- Exercise inputs

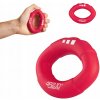 4FIZJO Posilňovací krúžok -červený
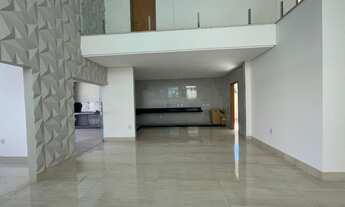 Imagem 2: Sobrado Jardins Lisboa (NOVO) - 03 Suítes Plenas - Master com Closet e Hidro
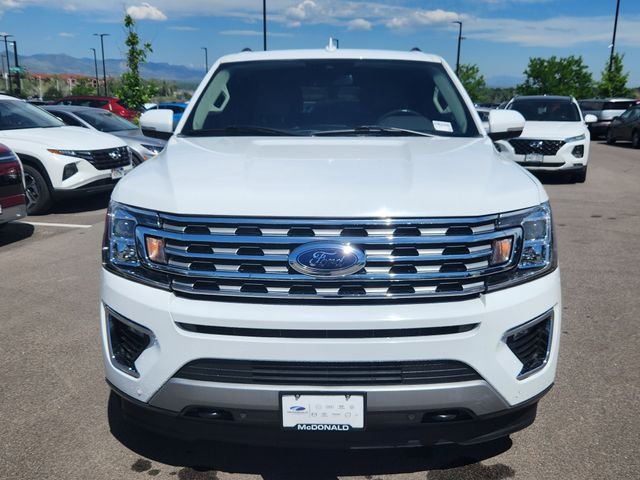 2021 Ford Expedition Limited - Photo 8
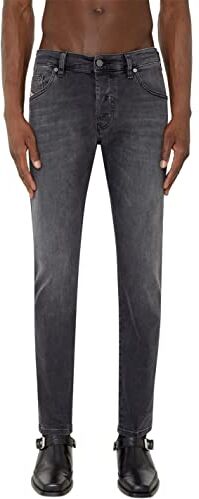 Diesel D-Yennox, Jeans Uomo, 02-0ihav, 38W / 32L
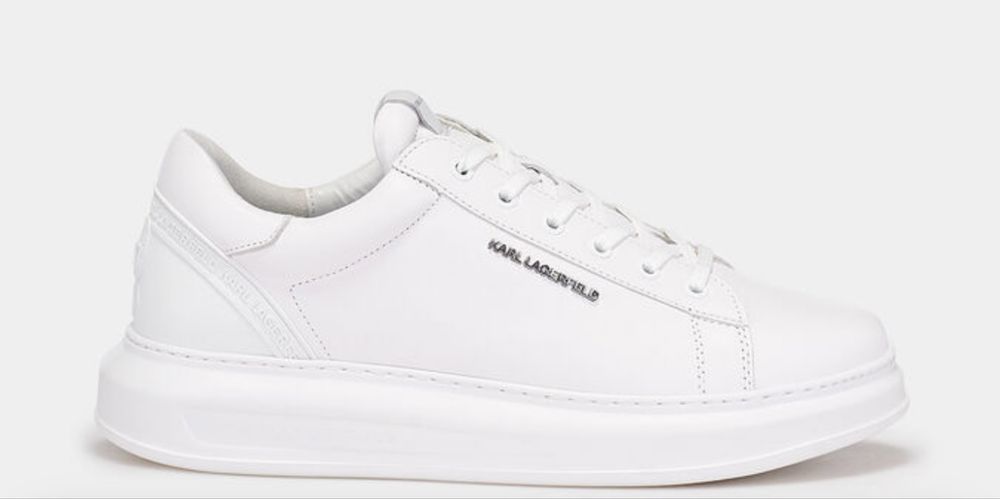 Karl Lagerfeld сникърси 43 ном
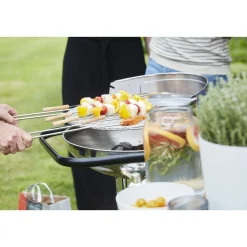 Outlet Barbecook Hiiligrilli Loewy 50 SST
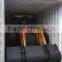 1.0m3 Compact Backhoe Loader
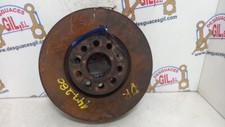 Disque de frein Volkswagen SCIROCCO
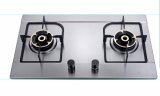 Gas Stove with 2 Burners (JZ(Y. R. T)2-921A)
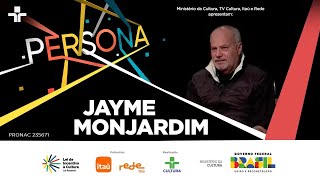 PERSONA | Jayme Monjardim | 17/11/2024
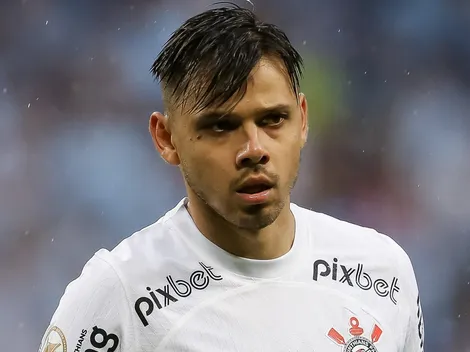 Corinthians pode perder Ángel Romero para time vencedor da Libertadores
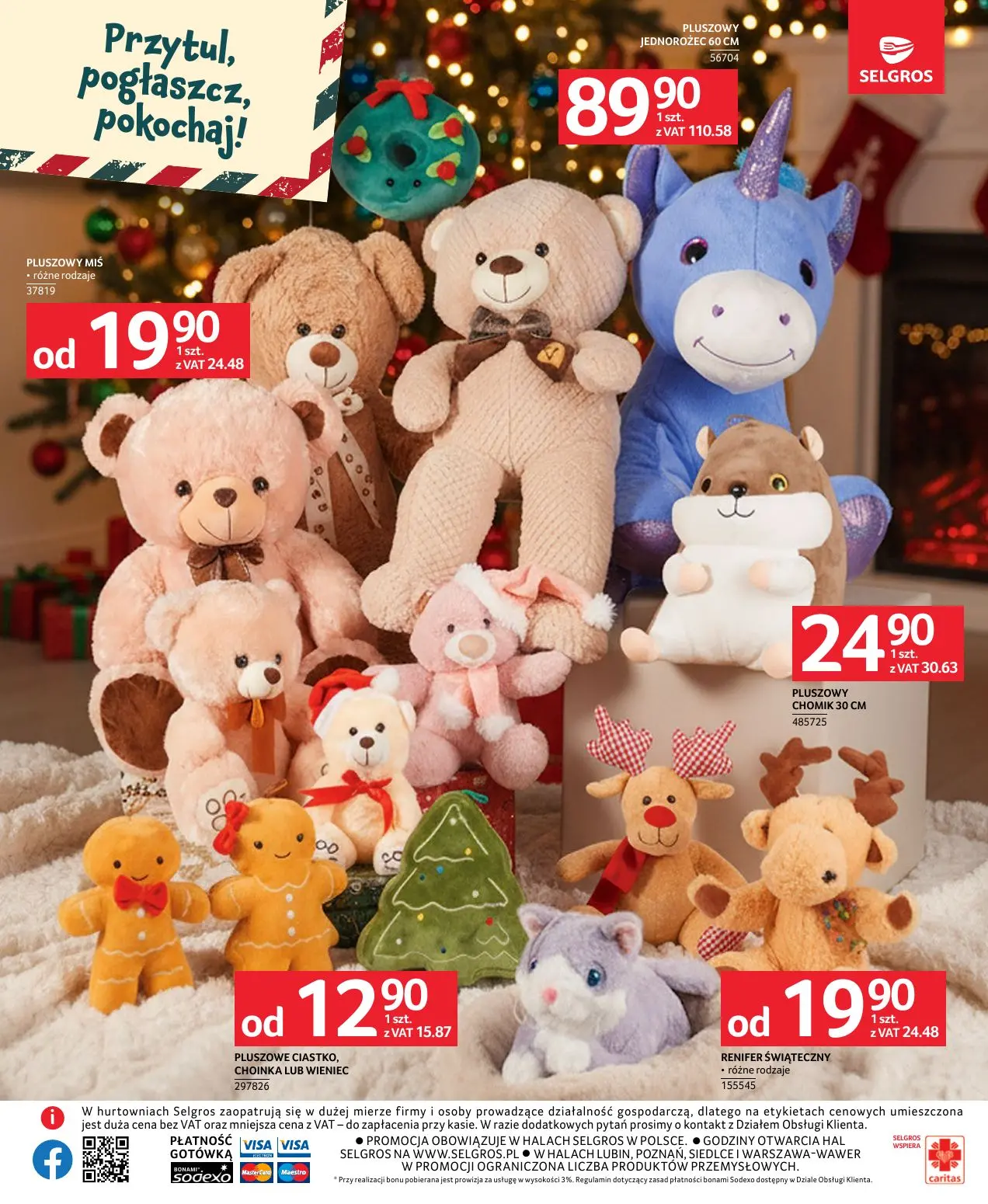 gazetka promocyjna SELGROS Katalog zabawki - Strona 27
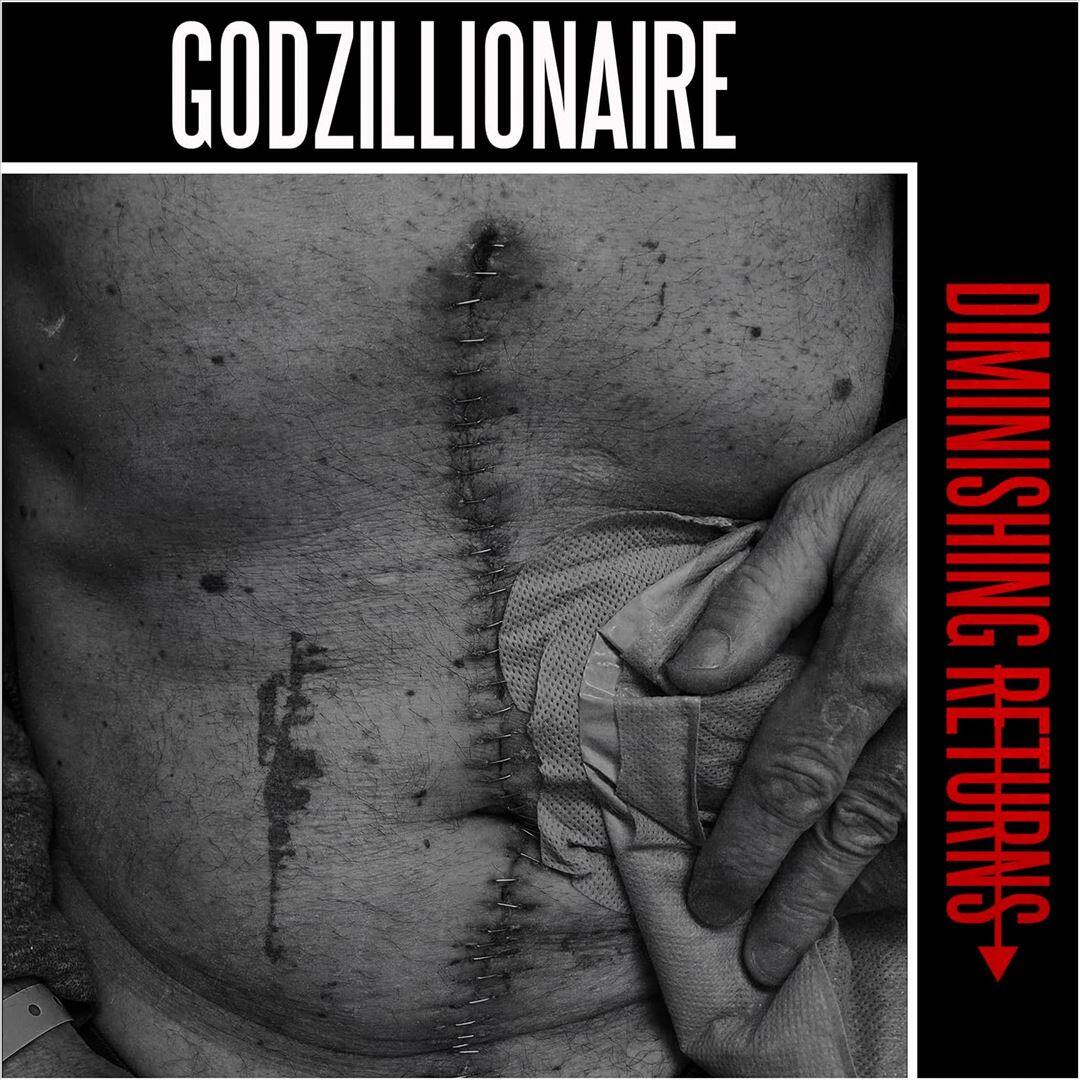 Diminishing Returns [LP] - VINYL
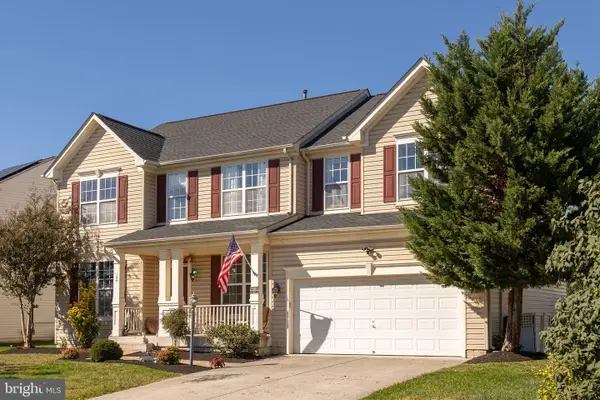 124 Blackburns Ford Dr, STEPHENS CITY, VA 22655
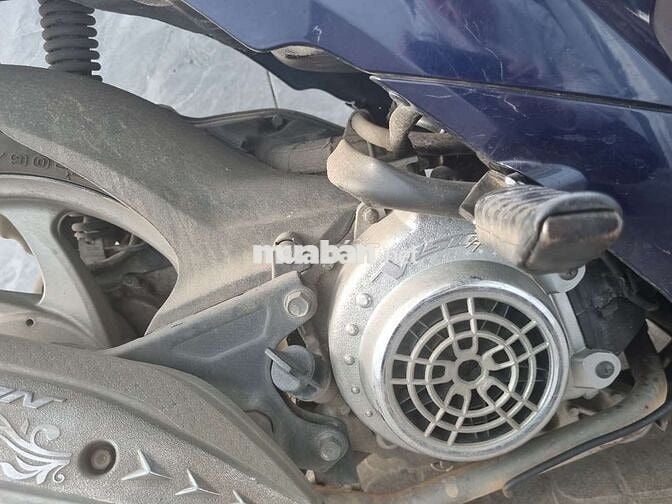 Honda Vision 2018 Xanh Zin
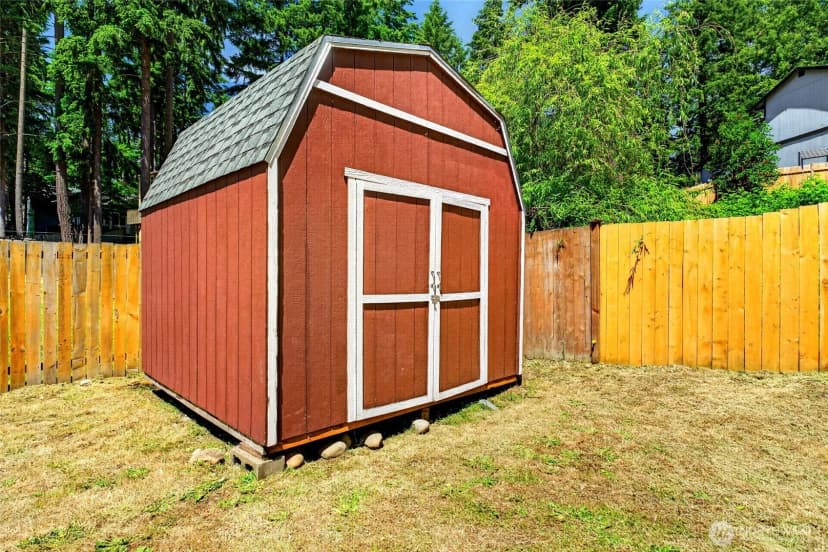 Property photo for 17939 Upland Drive Se, Yelm photo 29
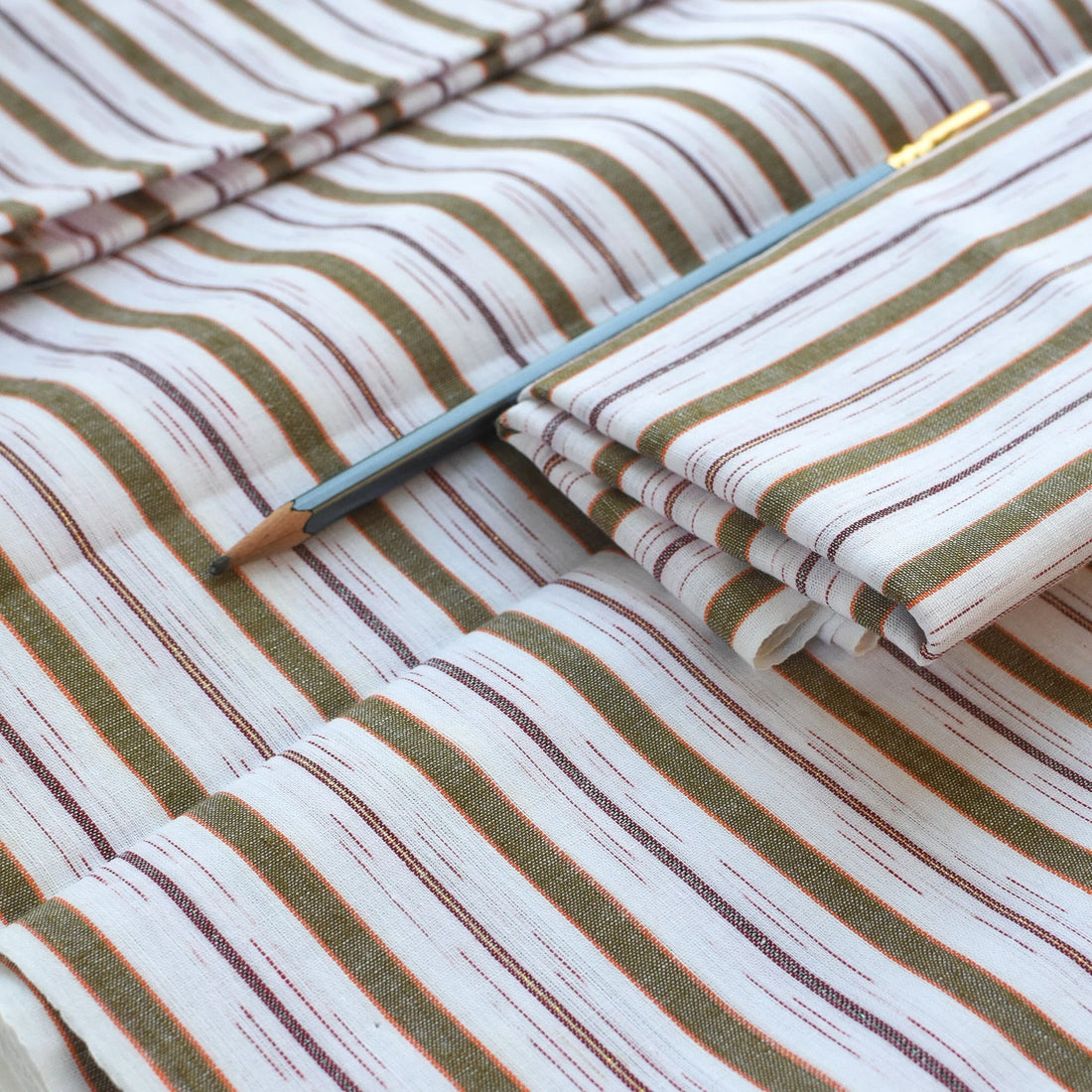 Yukata Cotton Fabric 1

- Problem details
Output exactly the lines of the listing above that start with the one holding "Karl Lagerfeld сникърси 43 ном" and go on through the one holding "124 Blackburns Ford"; leave the pictures out.

- Task result
 Karl Lagerfeld сникърси 43 ном
 Outlet Barbecook Hiiligrilli Loewy 50 SST
 1.0m3 Compact Backhoe Loader
 Disque de frein Volkswagen SCIROCCO
 Gas Stove with 2 Burners (JZ(Y. R. T)2-921A)
 PERSONA | Jayme Monjardim | 17/11/2024
 Corinthians pode perder Ángel Romero para time vencedor da Libertadores
 gazetka promocyjna SELGROS Katalog zabawki - Strona 27
 Diminishing Returns [LP] - VINYL
 124 Blackburns Ford Dr, STEPHENS CITY, VA 22655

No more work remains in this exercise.